Copy each of the records below word for word, with the same line breaks, spacing, and punctuation.

>> BEGIN Items

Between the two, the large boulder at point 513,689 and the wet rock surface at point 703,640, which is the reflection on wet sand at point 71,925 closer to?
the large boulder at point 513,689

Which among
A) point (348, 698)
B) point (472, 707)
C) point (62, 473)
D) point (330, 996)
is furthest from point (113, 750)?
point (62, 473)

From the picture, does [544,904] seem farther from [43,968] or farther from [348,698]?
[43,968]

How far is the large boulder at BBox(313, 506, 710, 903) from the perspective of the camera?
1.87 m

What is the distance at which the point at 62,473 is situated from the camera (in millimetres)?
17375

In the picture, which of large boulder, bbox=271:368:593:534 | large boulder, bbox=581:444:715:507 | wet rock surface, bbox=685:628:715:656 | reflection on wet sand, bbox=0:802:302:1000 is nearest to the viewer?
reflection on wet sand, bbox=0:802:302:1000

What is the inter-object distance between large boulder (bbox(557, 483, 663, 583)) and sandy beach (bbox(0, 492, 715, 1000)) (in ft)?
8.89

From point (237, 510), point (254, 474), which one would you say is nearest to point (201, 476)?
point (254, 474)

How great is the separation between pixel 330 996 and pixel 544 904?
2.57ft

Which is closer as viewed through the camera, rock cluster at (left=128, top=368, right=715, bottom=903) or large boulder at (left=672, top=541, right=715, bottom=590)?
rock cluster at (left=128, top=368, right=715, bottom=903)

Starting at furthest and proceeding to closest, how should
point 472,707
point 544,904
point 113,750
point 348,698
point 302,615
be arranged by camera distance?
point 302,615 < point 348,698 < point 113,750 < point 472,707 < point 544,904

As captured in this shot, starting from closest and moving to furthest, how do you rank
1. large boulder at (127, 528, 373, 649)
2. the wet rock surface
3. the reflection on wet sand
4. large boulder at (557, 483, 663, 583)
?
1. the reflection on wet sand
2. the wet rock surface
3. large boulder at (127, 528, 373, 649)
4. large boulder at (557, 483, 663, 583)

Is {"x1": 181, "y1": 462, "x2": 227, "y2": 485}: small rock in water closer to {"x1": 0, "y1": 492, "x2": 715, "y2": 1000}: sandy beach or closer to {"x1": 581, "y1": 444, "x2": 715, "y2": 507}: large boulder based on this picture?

>> END Items

▸ Response below
Between the two, the large boulder at point 513,689 and the wet rock surface at point 703,640, which is the reflection on wet sand at point 71,925 closer to?
the large boulder at point 513,689

Which among
A) point (348, 698)
B) point (472, 707)
C) point (62, 473)
D) point (330, 996)
is furthest from point (113, 750)?
point (62, 473)

From the picture, does [544,904] seem farther from [43,968] or farther from [348,698]?
[43,968]

How far is the large boulder at BBox(313, 506, 710, 903) from the perspective of the camera?
1.87 m

What is the distance at which the point at 62,473 is situated from the camera (in millimetres)?
17375

In the picture, which of large boulder, bbox=271:368:593:534 | large boulder, bbox=581:444:715:507 | wet rock surface, bbox=685:628:715:656 | reflection on wet sand, bbox=0:802:302:1000 is nearest to the viewer?
reflection on wet sand, bbox=0:802:302:1000

What is the inter-object distance between large boulder (bbox(557, 483, 663, 583)) and sandy beach (bbox(0, 492, 715, 1000)) (in ft)?
8.89

From point (237, 510), point (254, 474), which one would you say is nearest to point (201, 476)?
point (254, 474)

How great is the separation between pixel 330 996 and pixel 544 904?
2.57ft

Which is closer as viewed through the camera, rock cluster at (left=128, top=368, right=715, bottom=903) or large boulder at (left=672, top=541, right=715, bottom=590)?
rock cluster at (left=128, top=368, right=715, bottom=903)

Starting at furthest and proceeding to closest, how should
point 472,707
point 544,904
point 113,750
point 348,698
point 302,615
be arranged by camera distance?
point 302,615 < point 348,698 < point 113,750 < point 472,707 < point 544,904

As captured in this shot, starting from closest and moving to furthest, how do you rank
1. large boulder at (127, 528, 373, 649)
2. the wet rock surface
3. the reflection on wet sand
4. large boulder at (557, 483, 663, 583)
?
1. the reflection on wet sand
2. the wet rock surface
3. large boulder at (127, 528, 373, 649)
4. large boulder at (557, 483, 663, 583)

Is {"x1": 181, "y1": 462, "x2": 227, "y2": 485}: small rock in water closer to {"x1": 0, "y1": 492, "x2": 715, "y2": 1000}: sandy beach or closer to {"x1": 581, "y1": 444, "x2": 715, "y2": 507}: large boulder based on this picture?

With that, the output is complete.